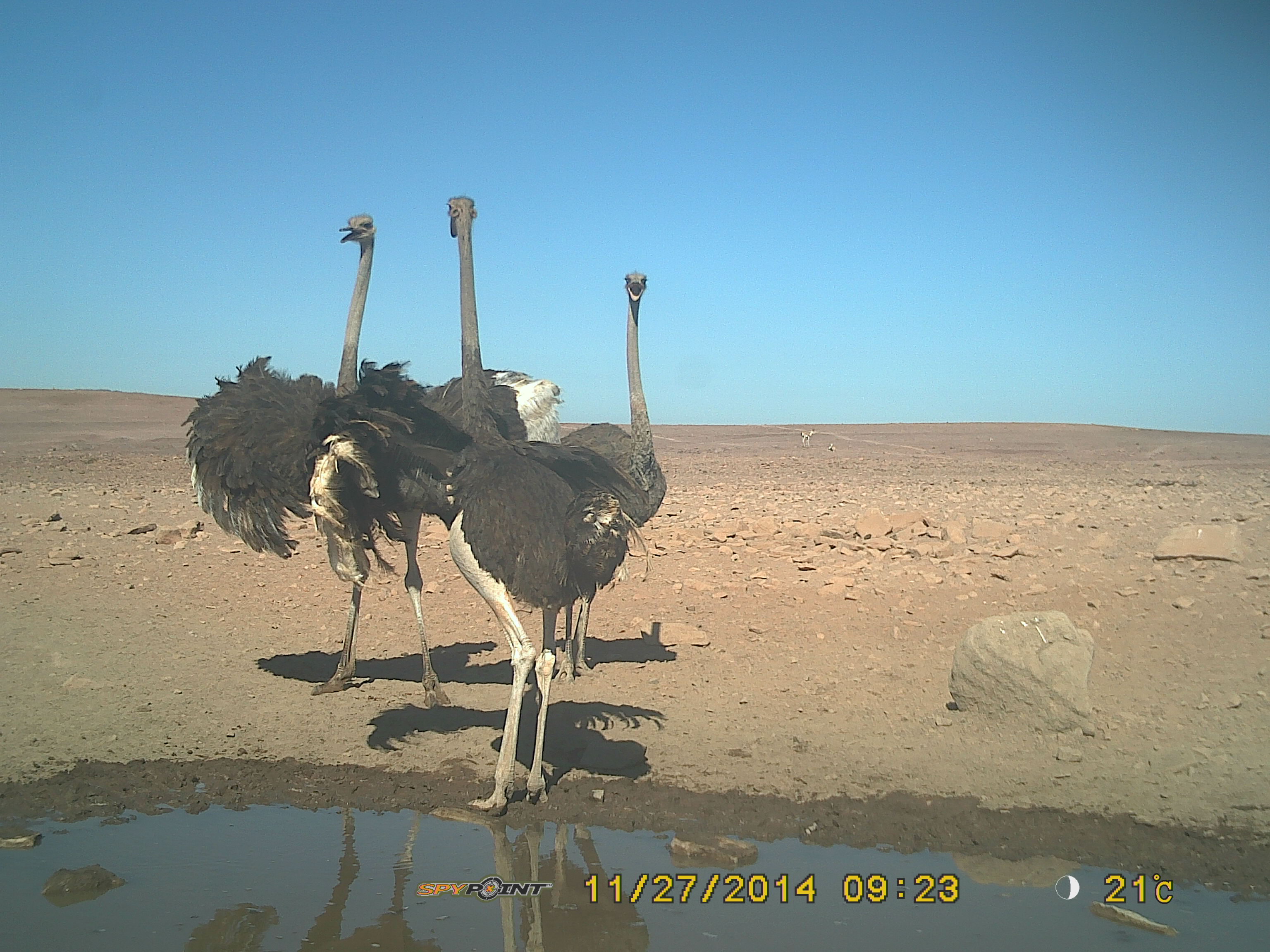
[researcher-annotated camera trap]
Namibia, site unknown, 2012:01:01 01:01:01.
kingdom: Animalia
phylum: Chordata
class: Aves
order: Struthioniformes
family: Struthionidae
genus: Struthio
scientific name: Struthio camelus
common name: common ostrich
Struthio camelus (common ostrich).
==
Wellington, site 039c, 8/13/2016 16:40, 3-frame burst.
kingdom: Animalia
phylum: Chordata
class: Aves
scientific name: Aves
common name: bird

• Your task
Find and copy every line in the entries above where the string "site" occurs.

• Exercise result
Namibia, site unknown, 2012:01:01 01:01:01.
Wellington, site 039c, 8/13/2016 16:40, 3-frame burst.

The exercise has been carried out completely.